マテリアリティ評価の結果、当社グループとして優先的に取り組むべき項目を以下のように特定しています。そのうち、特に重要と思われる、気候変動、自社の従業員、バリューチェーン内の労働者について、「(2)気候変動関連の取り組み」「(3)人権の尊重」「(4)人的資本」において、それぞれ現状の課題認識、当社グループとしての取り組みを記載しています。

 

項目

リスク

機会

気候変動

移行リスク

・気候変動関連規制への対応や再生エネルギー導入拡大に伴う事業コスト増加

・当社製品のエネルギー効率が顧客要求水準を満たさないことによる販売への影響

物理的リスク

・気候変動に起因する災害による物流インフラや生産への影響、甚大な損失の発生、事業機会の喪失

・環境性能に優れた製品開発による顧客からの信頼性向上を通じた、競争優位性維持と事業成長

・主要製品の工期短縮、物流最適化、サプライチェーンのローカライゼーションを通じたエネルギー使用量削減による事業コスト削減および環境負荷軽減

 

汚染

・汚染や対策規制要件を満たすための対応費用や、未処理水等の水域への流出や有害物質等の土壌への流出が発生した場合の対応費用の発生

サーキュラー
エコノミー

・製品の再利用戦略による、サステナビリティに係る新たなビジネスモデルの創出、ブランドイメージの向上や環境意識の高い顧客の開拓

自社の従業員

・会社の魅力低減による人財流出、採用難、それに伴う労働生産性・技術優位性の低下

・労働安全衛生管理の不備・怠慢に起因する労働災害・事故による、従業員の安全および事業継続への影響

・コンプライアンス違反や人権侵害が発生した場合の事業への影響および信用の低下

・ジェンダーエクイティ推進の不足に起因する従業員満足度やモチベーションへの悪影響、また、これに伴う効率的な事業運営の阻害

・充実した育成制度やワークライフ・バランスによる採用機会の拡大および継続的なトレーニング・研修を通じたさらなる競争力の強化

・多様な人材の活用によるイノベーションや成果、課題解決力の向上

・ポジティブな職場環境の促進および労使間のオープンなコミュニケーションを通じた従業員のコミットメントとパフォーマンスの向上

バリューチェーン内の労働者

・児童労働、劣悪な労働環境、紛争鉱物の使用等、サプライチェーンにおける人権侵害に関わる事象に伴う事業への影響および信用の低下

 

<サステナビリティ行動計画2024-2026>

 当社グループのサステナビリティ推進に向けて、顧客価値向上など事業上の価値創造に関わる課題、人的資本高度化など事業基盤の強化に関わる課題、経営執行体制の見直しなど経営基盤強化に関わる課題、社会・環境面における規制やリスク対応に関する課題、サステナビリティに関する国際開示基準の動向などを踏まえ、ステークホルダーと自社の双方の観点から今後重要と認識した課題を抽出し、これを中期経営計画の下位計画となる「サステナビリティ行動計画」として整理しています。さらに「サステナビリティ行動計画」において個々の課題ごとに設定した目標の達成に向け、活動を戦略的に推進しています。当社グループにおける重要性の変化に応じ、「サステナビリティ行動計画」における活動項目および目標は定期的に見直されます。

 

 2024年度を初年度とする第3期中期経営計画(MTP3)における「サステナビリティ行動計画」の内容および目標については、⑤指標および目標を参照ください。

 

③ サステナビリティに関する推進体制とガバナンス

<推進体制>

 当社グループは、「サステナビリティ基本方針」に基づき、 Group CEOを含めた各CxOを個々の課題の責任者に設定しながら全体の活動を推進しています。さらに、「サステナビリティ行動計画」を各ユニット単位での毎年の具体的な事業計画へ落とし込むことで、全体の取り組みを着実に進捗させるよう努めています。
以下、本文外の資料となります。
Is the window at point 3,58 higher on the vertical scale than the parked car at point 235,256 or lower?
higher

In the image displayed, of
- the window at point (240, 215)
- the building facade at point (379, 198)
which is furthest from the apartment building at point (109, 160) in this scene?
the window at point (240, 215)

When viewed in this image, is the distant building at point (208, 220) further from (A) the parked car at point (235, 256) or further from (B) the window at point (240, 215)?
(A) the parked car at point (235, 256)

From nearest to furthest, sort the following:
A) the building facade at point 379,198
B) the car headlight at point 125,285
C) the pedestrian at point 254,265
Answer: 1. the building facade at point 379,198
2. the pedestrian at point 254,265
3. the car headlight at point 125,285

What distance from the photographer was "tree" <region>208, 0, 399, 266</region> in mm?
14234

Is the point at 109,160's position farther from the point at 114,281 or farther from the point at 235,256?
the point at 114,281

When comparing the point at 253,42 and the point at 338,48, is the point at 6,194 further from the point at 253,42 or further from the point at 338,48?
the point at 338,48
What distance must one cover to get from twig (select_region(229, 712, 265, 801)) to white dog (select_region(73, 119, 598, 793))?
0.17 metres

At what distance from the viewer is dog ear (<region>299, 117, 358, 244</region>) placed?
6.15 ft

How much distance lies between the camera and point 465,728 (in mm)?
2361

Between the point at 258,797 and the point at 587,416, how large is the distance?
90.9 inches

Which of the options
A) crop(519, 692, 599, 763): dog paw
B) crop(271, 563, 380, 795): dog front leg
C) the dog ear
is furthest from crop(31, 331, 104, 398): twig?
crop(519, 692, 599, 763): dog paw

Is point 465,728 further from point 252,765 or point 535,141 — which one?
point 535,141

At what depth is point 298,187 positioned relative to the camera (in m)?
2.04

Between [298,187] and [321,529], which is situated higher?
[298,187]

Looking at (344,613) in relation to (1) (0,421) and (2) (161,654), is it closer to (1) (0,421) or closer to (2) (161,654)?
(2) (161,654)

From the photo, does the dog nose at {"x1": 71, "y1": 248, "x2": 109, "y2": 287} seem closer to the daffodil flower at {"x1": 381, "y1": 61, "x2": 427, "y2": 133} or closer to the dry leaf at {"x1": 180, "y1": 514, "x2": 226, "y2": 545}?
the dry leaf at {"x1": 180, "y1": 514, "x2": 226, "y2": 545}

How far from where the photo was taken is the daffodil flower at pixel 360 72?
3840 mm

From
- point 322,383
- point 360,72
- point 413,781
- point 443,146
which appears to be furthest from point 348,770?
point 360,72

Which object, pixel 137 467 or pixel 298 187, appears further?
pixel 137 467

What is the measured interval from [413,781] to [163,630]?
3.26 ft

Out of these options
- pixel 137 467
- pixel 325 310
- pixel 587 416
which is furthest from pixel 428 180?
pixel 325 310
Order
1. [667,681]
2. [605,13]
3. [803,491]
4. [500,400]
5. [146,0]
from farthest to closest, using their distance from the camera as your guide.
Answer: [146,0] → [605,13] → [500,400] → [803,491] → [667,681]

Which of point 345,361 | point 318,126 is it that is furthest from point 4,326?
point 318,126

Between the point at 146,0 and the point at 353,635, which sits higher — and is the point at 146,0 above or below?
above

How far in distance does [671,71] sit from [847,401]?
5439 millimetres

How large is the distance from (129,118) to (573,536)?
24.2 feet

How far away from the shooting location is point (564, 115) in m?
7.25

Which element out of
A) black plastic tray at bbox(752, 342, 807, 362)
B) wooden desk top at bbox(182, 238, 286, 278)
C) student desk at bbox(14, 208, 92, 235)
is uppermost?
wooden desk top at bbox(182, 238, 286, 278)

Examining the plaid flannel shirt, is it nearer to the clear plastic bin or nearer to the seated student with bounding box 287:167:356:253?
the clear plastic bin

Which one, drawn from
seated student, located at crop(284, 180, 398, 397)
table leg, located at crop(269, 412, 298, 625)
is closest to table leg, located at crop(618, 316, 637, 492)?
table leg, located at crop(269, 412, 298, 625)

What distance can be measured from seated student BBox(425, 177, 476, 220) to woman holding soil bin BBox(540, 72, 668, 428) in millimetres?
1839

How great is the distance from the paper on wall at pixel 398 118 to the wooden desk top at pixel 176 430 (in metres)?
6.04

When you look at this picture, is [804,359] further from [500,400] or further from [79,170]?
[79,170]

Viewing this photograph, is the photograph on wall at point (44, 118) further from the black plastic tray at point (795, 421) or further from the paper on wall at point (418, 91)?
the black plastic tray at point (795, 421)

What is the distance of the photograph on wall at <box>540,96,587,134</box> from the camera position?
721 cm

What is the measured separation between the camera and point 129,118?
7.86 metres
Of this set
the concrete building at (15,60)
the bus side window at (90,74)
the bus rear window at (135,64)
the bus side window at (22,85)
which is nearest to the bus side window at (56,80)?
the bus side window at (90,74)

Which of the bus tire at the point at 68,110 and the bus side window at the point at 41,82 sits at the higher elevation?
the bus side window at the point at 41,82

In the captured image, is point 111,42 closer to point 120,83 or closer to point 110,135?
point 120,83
 また、サステナビリティに関する取り組みをグループ全体で機動的に推進していくために、当社グループは、経営会議直結の組織である「サステナブル経営推進ワーキンググループ (SMWG)」を2020年度より設置しています。この組織は、すべてのビジネス・ユニット、ファンクショナル・ユニット、リージョナル・ユニットのリーダーで構成される全社委員会であり、その統括リーダーはGroup CEOが務めています。この委員会において、各ユニットにおけるESG課題の重要性分析等を基に、全社横断的に対処すべきサステナビリティ課題についてのアップデートや議論を定期的に行うことで、サステナブル経営のさらなる推進と深化を図っています。

 

 当社グループにおけるサステナビリティに関する取り組みは、その全体の進捗状況が定期的に経営会議に報告され、必要に応じて是正策の検討がなされます。

 

<ガバナンス>

 当社グループにおけるサステナビリティに関する取り組みは、案件の重要性に応じて個別に取締役会への報告や監督を受けるなど、取締役会の関与のもとで推進されています。SSBJによるサステナビリティ開示基準を参照し、当社グループ全体を対象に実施したマテリアリティ評価においても、その内容に対し、経営会議で審議の上、取締役会に報告されました。

 これに加え、役員報酬制度として、当社グループの経営理念およびビジョンのもと、企業価値向上に資する制度とすることを目指し、2024年6月に報酬制度を一部変更し、業績連動型株式報酬の副指標の一つとしてサステナビリティ評価を採用しています。報酬制度の詳細については「第4 提出会社の状況 4.コーポレート・ガバナンスの状況等 (4)役員の報酬等」を参照ください。

 

 

サステナビリティに関する推進体制(提出日現在)

CSO: Chief Strategy Officer、CHO: Chief Human Capital Officer、Group COO: Group Chief Operating Officer

 

④ リスク管理

 当社グループは、経営会議において、サステナビリティ課題のリスクと機会について議論をしています。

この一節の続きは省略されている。